> [DIRECTIONS]
Return exactly the lines of the records below, starting at the line that contains "New Zealand, site EFD_DCAMC02, 2020-01-13" and ending at the line that contains "scientific name: Rattus", with both of those lines kept.

> [RECORDED DATA]
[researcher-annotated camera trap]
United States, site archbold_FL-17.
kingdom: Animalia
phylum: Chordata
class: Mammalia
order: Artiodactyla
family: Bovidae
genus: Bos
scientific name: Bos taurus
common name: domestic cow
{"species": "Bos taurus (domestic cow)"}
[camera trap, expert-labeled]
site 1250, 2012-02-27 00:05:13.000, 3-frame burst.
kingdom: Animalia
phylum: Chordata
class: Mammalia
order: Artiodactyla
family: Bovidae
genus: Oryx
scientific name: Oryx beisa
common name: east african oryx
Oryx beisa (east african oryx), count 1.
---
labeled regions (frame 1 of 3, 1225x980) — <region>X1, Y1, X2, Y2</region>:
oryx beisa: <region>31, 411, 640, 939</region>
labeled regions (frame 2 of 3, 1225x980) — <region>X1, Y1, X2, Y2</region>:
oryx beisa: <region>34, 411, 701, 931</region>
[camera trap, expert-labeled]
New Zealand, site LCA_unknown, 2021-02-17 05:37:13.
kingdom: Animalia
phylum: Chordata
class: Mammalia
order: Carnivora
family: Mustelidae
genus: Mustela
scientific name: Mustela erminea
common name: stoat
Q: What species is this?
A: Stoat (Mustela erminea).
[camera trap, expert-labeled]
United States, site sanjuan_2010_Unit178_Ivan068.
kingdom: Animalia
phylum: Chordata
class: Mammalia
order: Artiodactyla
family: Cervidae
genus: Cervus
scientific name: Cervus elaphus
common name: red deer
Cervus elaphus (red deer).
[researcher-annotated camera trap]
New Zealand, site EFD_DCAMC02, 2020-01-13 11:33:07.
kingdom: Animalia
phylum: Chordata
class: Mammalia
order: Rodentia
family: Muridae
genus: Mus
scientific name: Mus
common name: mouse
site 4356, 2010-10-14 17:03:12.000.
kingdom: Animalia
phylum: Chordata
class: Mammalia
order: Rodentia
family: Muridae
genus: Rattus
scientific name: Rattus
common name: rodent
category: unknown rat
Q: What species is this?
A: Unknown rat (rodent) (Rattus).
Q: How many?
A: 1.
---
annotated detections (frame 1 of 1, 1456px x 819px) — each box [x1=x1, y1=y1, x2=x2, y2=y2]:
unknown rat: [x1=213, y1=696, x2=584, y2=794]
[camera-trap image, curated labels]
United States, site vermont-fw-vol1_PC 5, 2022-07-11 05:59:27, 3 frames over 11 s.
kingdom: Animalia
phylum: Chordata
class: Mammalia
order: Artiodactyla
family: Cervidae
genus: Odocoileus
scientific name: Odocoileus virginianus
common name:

> [EXERCISE RESULT]
New Zealand, site EFD_DCAMC02, 2020-01-13 11:33:07.
kingdom: Animalia
phylum: Chordata
class: Mammalia
order: Rodentia
family: Muridae
genus: Mus
scientific name: Mus
common name: mouse
site 4356, 2010-10-14 17:03:12.000.
kingdom: Animalia
phylum: Chordata
class: Mammalia
order: Rodentia
family: Muridae
genus: Rattus
scientific name: Rattus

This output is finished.